== Segment start ==

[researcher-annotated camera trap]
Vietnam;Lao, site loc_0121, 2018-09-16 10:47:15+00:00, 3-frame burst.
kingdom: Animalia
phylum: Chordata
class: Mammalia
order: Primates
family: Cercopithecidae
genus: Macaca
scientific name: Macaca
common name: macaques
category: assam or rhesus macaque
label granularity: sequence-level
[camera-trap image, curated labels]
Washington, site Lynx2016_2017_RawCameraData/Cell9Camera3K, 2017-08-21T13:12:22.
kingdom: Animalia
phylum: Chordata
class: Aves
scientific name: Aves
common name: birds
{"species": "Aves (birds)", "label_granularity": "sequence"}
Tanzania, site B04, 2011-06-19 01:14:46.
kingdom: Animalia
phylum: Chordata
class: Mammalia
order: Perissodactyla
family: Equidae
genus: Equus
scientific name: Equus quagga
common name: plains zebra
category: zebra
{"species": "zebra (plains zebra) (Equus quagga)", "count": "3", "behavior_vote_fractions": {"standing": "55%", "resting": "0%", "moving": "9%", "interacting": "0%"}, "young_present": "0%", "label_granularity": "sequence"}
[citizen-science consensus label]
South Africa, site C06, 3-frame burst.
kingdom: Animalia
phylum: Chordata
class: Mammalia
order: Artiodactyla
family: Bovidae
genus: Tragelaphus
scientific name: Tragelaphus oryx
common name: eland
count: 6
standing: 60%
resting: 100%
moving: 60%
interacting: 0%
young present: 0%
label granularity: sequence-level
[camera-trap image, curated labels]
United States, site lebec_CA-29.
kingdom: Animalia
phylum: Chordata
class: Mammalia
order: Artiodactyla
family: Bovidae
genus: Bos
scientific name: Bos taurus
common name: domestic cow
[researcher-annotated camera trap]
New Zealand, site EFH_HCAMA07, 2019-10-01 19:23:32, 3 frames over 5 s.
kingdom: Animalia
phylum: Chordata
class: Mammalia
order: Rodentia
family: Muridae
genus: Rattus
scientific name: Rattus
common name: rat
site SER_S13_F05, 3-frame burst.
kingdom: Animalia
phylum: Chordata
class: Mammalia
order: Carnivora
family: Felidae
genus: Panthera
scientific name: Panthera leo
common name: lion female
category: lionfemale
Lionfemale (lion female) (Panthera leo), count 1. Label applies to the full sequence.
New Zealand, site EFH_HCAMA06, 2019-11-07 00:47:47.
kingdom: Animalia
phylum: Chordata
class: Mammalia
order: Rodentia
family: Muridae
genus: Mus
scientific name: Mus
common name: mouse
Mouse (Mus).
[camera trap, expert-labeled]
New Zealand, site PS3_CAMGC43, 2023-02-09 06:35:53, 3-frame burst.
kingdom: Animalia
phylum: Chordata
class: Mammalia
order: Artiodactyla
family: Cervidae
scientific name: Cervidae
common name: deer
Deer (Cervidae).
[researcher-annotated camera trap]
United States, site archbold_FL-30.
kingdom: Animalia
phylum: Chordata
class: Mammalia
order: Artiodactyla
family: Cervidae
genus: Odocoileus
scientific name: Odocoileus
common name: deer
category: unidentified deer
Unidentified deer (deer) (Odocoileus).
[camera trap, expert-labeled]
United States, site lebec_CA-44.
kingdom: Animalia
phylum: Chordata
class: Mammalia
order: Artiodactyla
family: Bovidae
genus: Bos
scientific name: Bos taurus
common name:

== Segment end ==

== Task directions ==
Please return each line of the data above in which the word "resting" occurs.

== The completed task ==
{"species": "zebra (plains zebra) (Equus quagga)", "count": "3", "behavior_vote_fractions": {"standing": "55%", "resting": "0%", "moving": "9%", "interacting": "0%"}, "young_present": "0%", "label_granularity": "sequence"}
resting: 100%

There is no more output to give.